En se rapprochant du détroit de Gibraltar, les vents soufflaient d’est à environ 25 nœuds. Les vagues étaient hautes et nous sommes passés de 6 nœuds à 1 nœud à chaque vague. Nous avons décidé de changer de cap et de nous reposer quelques heures à Barbate, où tous les équipages rechargeaient leurs batteries après des vents violents. Nous avons fait les pleins d’eaux, de batteries et nous avons dormi. Nous sommes partis à 3 heures le lendemain matin.

L’océan était une vraie mer d’huile lorsque nous sommes entrés dans la baie de Gibraltar. Nous avons fait le plein de fuel (moins cher qu’au Portugal) et sommes allés à Queensway Quay Marina après avoir pré-réservé. C’est à quelques minutes à pied du téléphérique qui mène au sommet du rocher. La vue depuis le rocher était magnifique et il y avait des singes partout.

Navigation de Gibraltar à Palma, Mallorca

Le premier matin après avoir quitté Gibraltar, nous nous sommes réveillés recouverts de sable du Sahara avec une lueur orange dans l’air. Nous avons navigué le long de la côte espagnole et avons pu profiter du paysage et des montagnes (sans filets de pêche !).

Nous avions réservé une place à La Lonja Marina à Palma, près du centre et de la cathédrale. En véritable navigatrices qui prennent soin de leur bateau, nous avons commencé à enlever le sable et le sel du Sahara en rinçant bien le bateau. Nous nous sommes promenés dans les belles rues autour de la cathédrale, en mangeant une glace et en nous accommodant à la terre ferme, une fois de plus.

Nous avons dîné au restaurant Azabache, recommandé par le capitaine du port, où nous avons pu manger de délicieuses tapas. Ensuite, une visite incontournable au Bar Abaco avec un décor somptueux et des boissons étonnantes. Puis nous avons fini en dansant la salsa au Malecon 27, un petit bar fréquenté par de très bons danseurs.

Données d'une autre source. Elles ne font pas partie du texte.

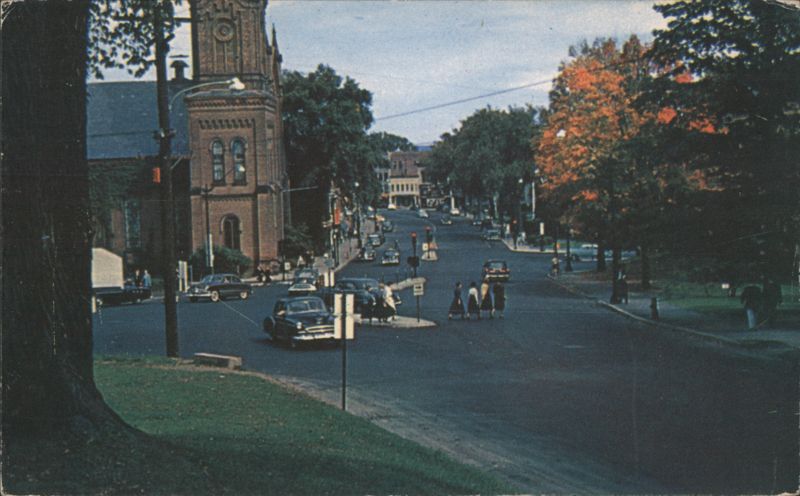 View down Main Street, Northampton, MA Massachusetts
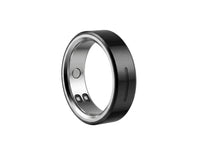 Black ceramic smart ring with sleek minimalist design.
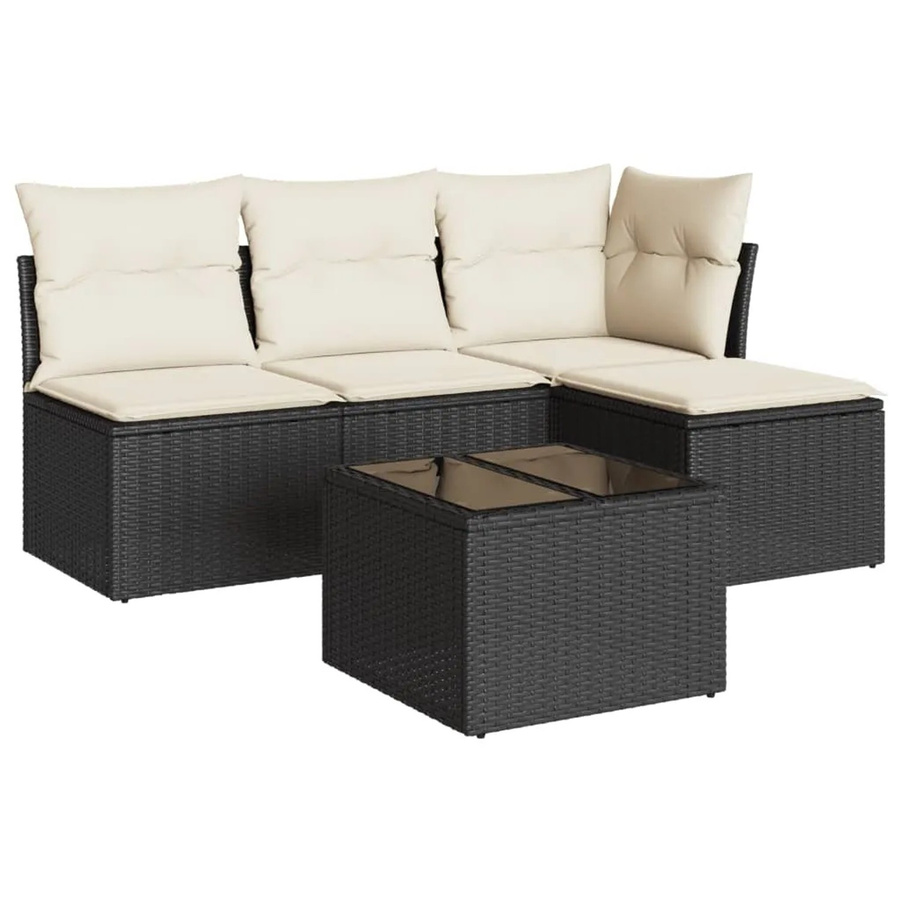 vidaXL 5-tlg Garten-Sofagarnitur in L-Form mit Polsterkissen und Couchtisch, Schwarz - Bild 2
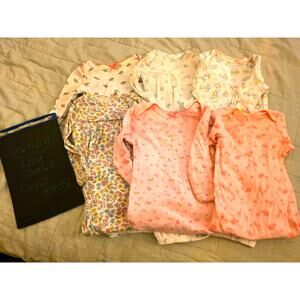 6 Count Newborn Long Sleeved Sleep Dress Elastic Bottom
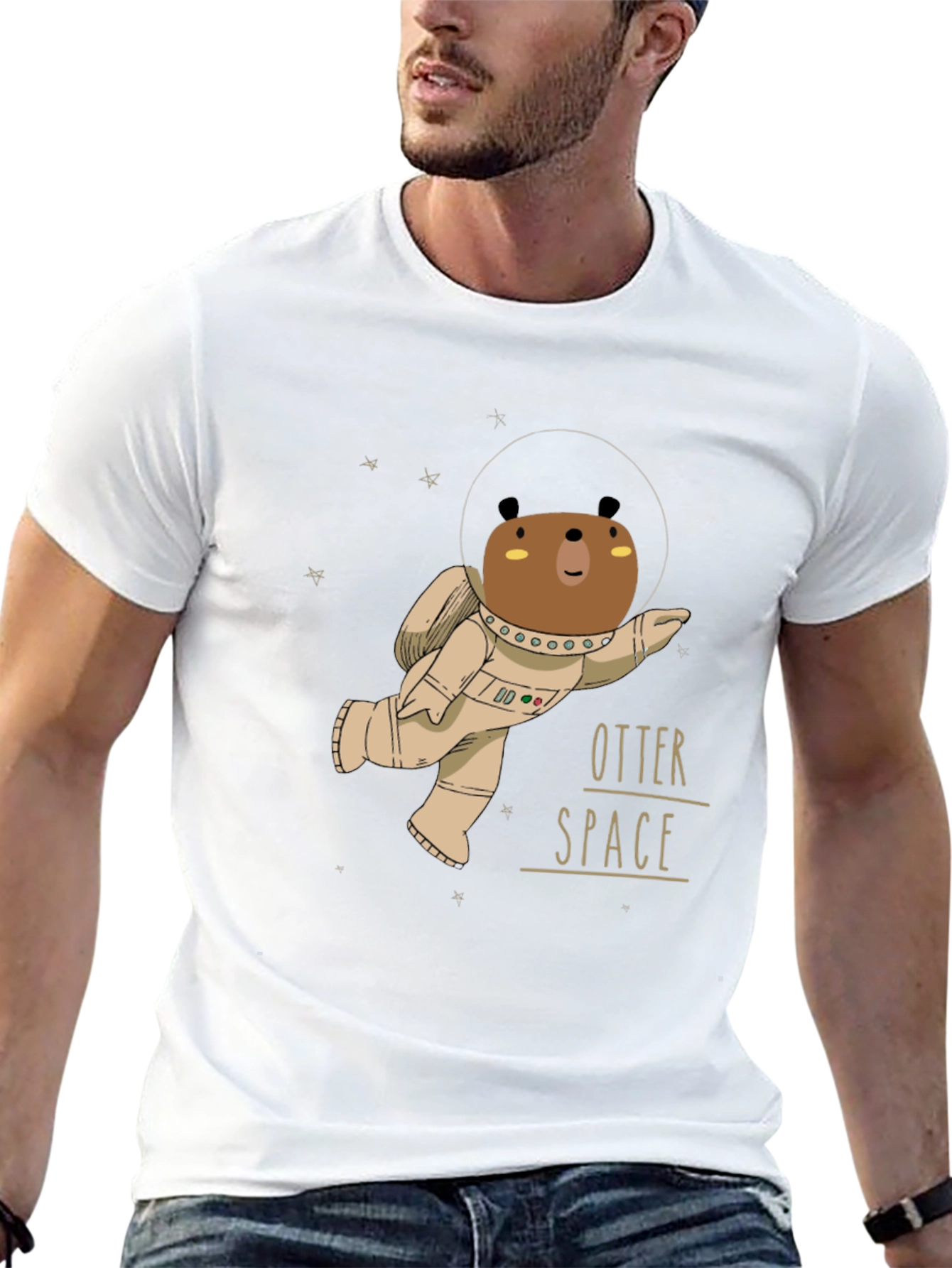 Black Otter Space Black T-Shirt - Astronaut Bear Design view 13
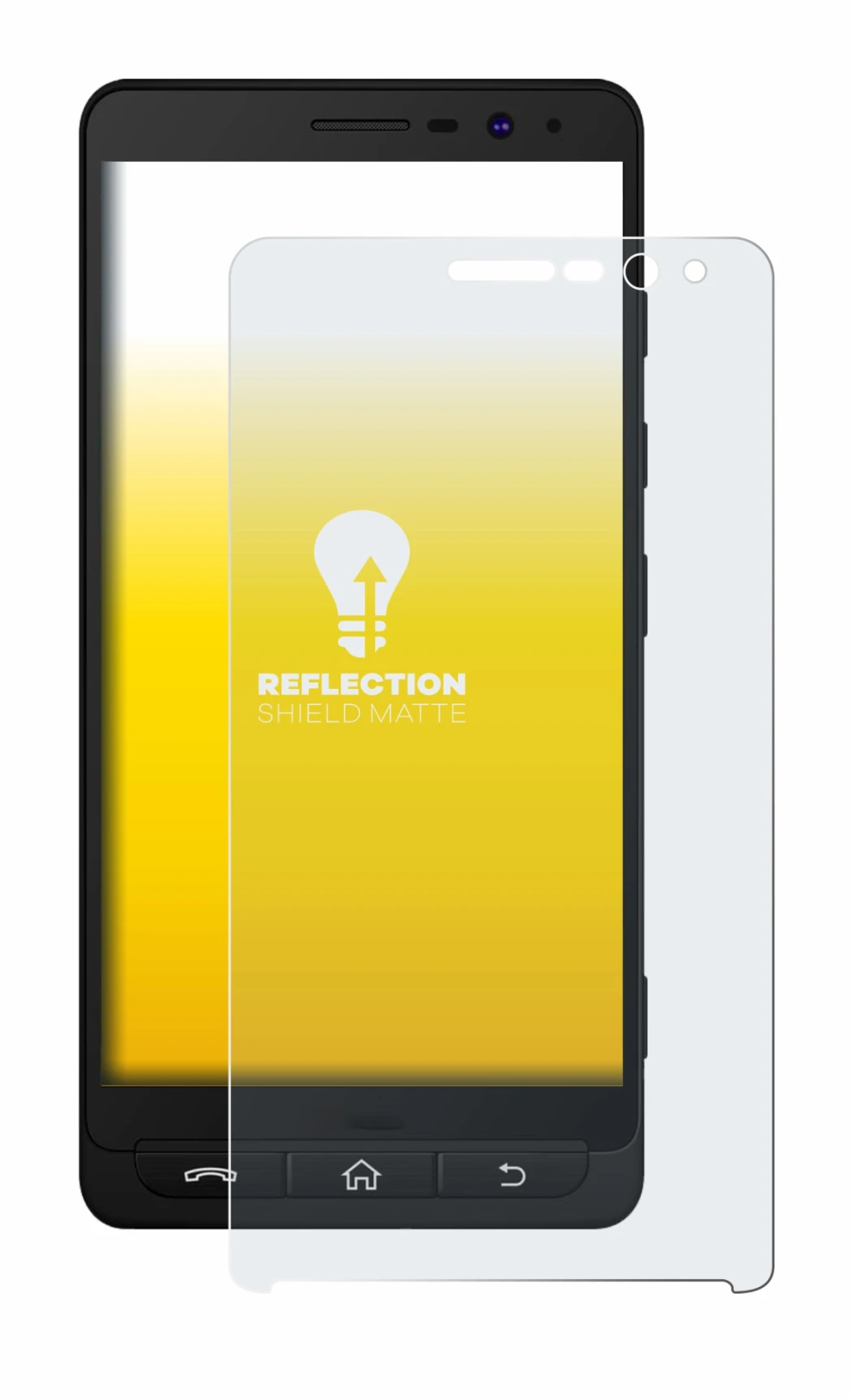 Image of the device Beafon M5 with a wide variety of screen protectors.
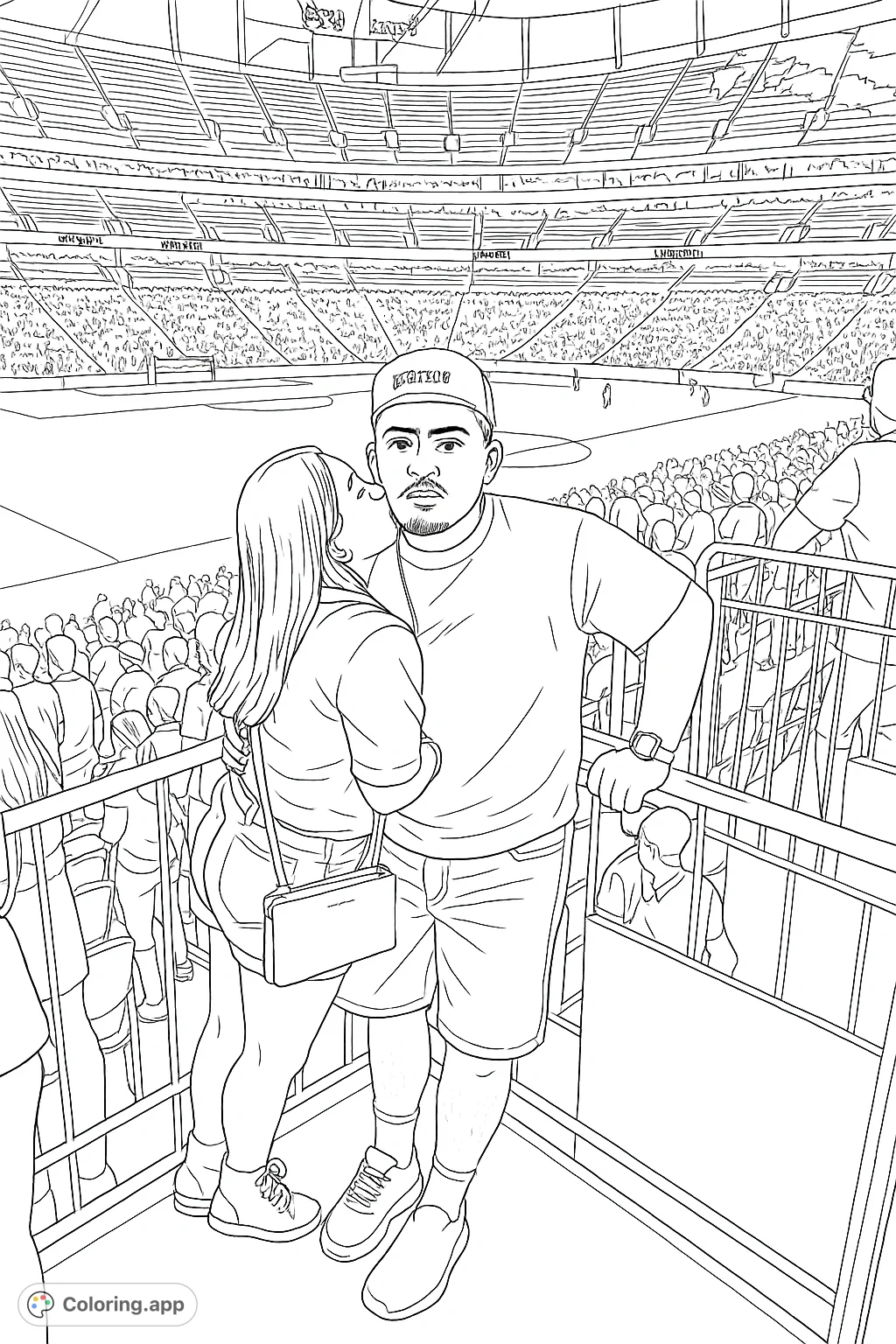 A loving couple shares a moment at a bustling stadium, surrounded by cheering fans and the excitement of a live sports event. Perfect for sports enthusiasts.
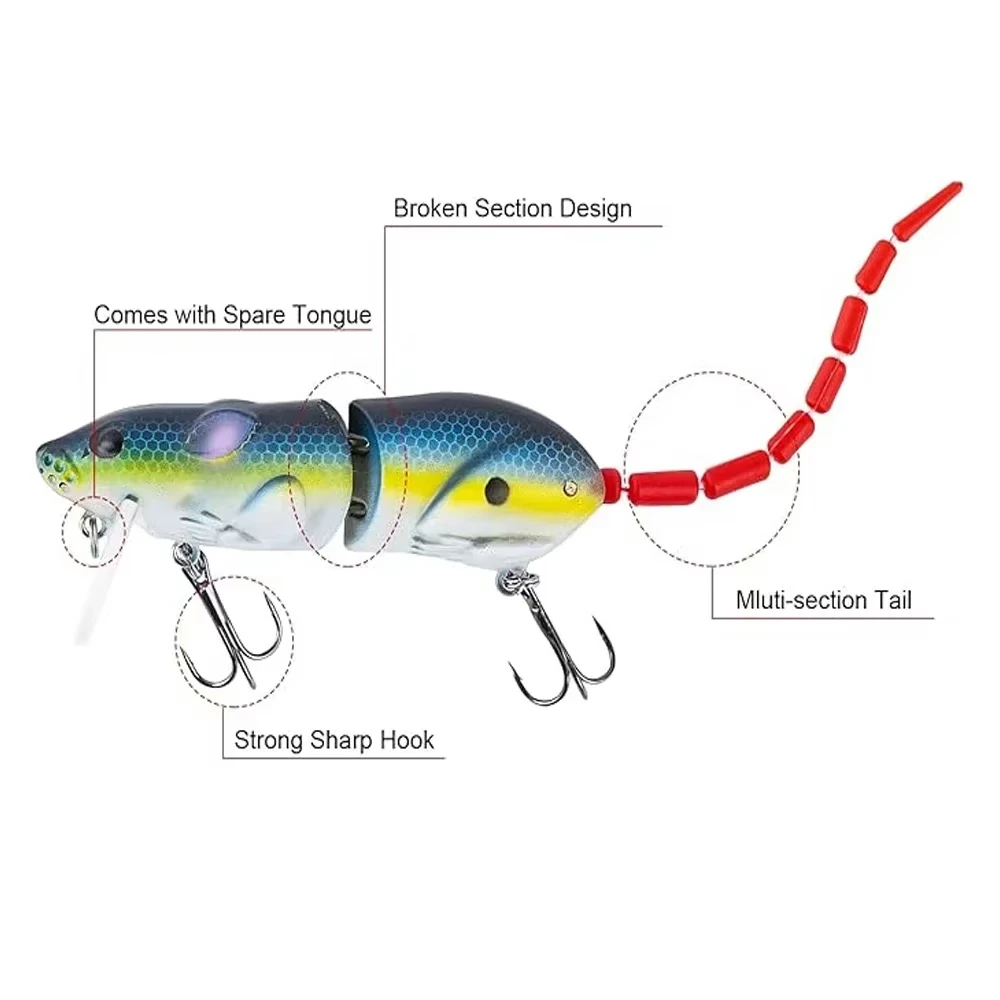 Señuelo ratón flotante para lucios, crankbait de plástico vívido - imagen 3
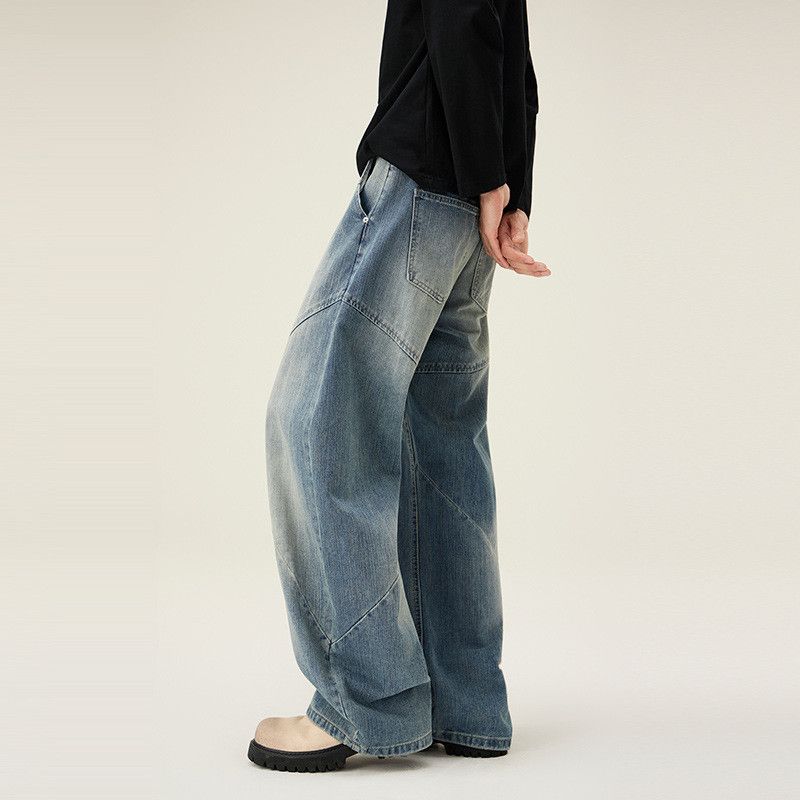 Vintage American retro washed distressed curved jeans for men Size US 32 / EU 48 - 5 Thumbnail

Navigation de Palma, Mallorca, vers Olbia, Sardaigne, en passant par la Maddalena

Nous avons quitté Palma tôt le matin pour un voyage de trois jours vers la Sardaigne. Les vents étaient calmes et la vue magnifique avec de hautes montagnes qui descendaient dans l’eau. Nous nous sommes arrêtés à Port Soller, l’une des seules baies abritées de la côte nord de Majorque, avant de terminer la nuit en regardant les dauphins nager dans la Méditerranée, éclairée par la lune.

En approchant de la Sardaigne, nous avions prévu une nuit au mouillage dans les îles de la Maddalena, un archipel de lagons turquoise, des îles désertes et des plages paradisiaques de la Sardaigne. Nous nous sommes dirigés vers Porto Palma, l’une des plus grandes baies protégées de l’île. Nous avons passé une belle soirée à bord, nous avons profité d’une baignade au coucher du soleil, dîné, parlé et dansé.

Notre dernière étape n’a duré que quelques heures et nous sommes partis tôt pour voir Olbia. Nous avons navigué calmement en descendant le long de la côte et dans le golfe, réputé pour ses élevages de moules et d’huîtres.

Puis nous sommes arrivés à la base Dream Yacht Charter d’Olbia après un voyage qui nous a fait parcourir 1870 milles nautique en 18 jours et qui vient de se terminer. C’est à la fois étrange et truste de dire au revoir à cet incroyable catamaran, Akialoa, qui a été notre maison pendant ce séjour. Je suis très reconnaissante pour l’expérience que ce convoyage m’a apportée. Toute l’équipe de Dream Yacht Charter est déterminée à apporter son soutien à #MoreWomenAtSea et je suis très fière d’être un des moteurs de ce mouvement.